In deze zaak vorderde de curator, Mr. Stephanus Marie Willem Laurens van Boven, namens Snowbase Personeel B.V., een bedrag van € 30.327,73 van de vennootschap Snowbase Faciliteitenbeheer B.V. De curator stelde dat op de dag van het faillissement van Snowbase Personeel B.V., op 29 mei 2012, een bedrag van € 28.000,- onbevoegd was overgemaakt naar Snowbase Faciliteiten. De curator betoogde dat deze betaling niet rechtsgeldig was, aangezien Snowbase Personeel B.V. op dat moment geen beschikking meer had over haar vermogen. De curator vorderde daarnaast wettelijke rente en proceskosten.
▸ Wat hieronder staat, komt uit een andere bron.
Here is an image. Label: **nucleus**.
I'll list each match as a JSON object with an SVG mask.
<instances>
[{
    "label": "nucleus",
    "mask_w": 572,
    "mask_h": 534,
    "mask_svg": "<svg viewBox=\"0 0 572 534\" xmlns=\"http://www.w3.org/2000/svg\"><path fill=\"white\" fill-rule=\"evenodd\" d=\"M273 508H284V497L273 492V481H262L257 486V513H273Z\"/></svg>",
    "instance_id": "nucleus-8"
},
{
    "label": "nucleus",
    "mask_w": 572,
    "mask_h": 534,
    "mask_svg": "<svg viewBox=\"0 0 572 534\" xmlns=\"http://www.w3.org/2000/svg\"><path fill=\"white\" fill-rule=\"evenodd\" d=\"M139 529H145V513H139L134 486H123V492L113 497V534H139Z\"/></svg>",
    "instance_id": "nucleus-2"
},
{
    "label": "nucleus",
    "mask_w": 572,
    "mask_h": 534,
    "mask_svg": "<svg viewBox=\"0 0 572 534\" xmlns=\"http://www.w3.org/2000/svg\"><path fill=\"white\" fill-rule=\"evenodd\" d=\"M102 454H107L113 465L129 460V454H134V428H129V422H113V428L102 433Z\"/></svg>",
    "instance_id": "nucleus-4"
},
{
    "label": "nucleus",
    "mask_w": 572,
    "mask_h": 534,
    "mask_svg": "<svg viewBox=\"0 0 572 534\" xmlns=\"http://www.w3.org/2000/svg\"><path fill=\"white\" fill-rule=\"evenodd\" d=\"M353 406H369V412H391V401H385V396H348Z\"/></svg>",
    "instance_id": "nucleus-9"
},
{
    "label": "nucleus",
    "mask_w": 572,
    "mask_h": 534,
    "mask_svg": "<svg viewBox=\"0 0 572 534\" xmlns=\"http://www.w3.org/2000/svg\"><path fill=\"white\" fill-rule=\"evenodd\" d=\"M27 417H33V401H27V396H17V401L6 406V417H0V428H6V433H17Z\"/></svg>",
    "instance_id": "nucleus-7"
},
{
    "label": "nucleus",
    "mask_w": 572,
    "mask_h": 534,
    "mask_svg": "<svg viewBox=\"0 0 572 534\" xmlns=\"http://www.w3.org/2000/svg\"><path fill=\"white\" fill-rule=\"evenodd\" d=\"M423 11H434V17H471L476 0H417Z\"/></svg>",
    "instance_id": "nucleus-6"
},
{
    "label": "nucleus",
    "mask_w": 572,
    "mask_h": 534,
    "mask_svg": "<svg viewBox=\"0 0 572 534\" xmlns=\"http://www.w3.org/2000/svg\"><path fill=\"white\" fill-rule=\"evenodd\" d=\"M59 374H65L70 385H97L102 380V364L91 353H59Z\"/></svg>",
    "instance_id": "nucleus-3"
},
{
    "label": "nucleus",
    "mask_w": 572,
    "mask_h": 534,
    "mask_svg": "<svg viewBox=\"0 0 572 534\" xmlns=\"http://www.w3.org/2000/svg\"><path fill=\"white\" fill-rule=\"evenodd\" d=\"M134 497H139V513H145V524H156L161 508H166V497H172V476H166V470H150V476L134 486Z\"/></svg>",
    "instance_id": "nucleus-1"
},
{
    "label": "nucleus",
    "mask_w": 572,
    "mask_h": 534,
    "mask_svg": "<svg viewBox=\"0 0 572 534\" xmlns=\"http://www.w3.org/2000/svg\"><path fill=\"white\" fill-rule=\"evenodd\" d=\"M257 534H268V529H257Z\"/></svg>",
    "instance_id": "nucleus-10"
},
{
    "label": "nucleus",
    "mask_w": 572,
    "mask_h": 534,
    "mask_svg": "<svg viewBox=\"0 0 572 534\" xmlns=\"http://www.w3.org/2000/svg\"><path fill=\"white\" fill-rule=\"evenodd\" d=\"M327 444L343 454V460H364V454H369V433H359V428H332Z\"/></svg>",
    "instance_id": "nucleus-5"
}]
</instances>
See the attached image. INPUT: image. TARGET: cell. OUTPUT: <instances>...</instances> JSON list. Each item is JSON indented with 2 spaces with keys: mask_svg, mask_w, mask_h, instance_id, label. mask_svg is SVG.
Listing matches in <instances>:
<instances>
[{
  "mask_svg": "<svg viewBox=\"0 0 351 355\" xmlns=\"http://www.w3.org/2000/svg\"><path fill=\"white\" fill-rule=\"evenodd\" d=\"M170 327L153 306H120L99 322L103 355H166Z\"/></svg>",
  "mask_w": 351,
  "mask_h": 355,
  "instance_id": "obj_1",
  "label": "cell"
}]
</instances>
De rechtbank heeft vastgesteld dat de betaling op de faillissementsdag heeft plaatsgevonden en dat Snowbase Personeel B.V. op dat moment niet bevoegd was om deze betaling te verrichten. De rechtbank oordeelde dat de betaling onrechtmatig was en dat Snowbase Faciliteitenbeheer B.V. verplicht was om het bedrag terug te betalen. De curator betwistte het verweer van Snowbase Faciliteiten, dat stelde dat de betaling bevoegd was gedaan, en de rechtbank oordeelde dat de curator in zijn vordering gelijk had.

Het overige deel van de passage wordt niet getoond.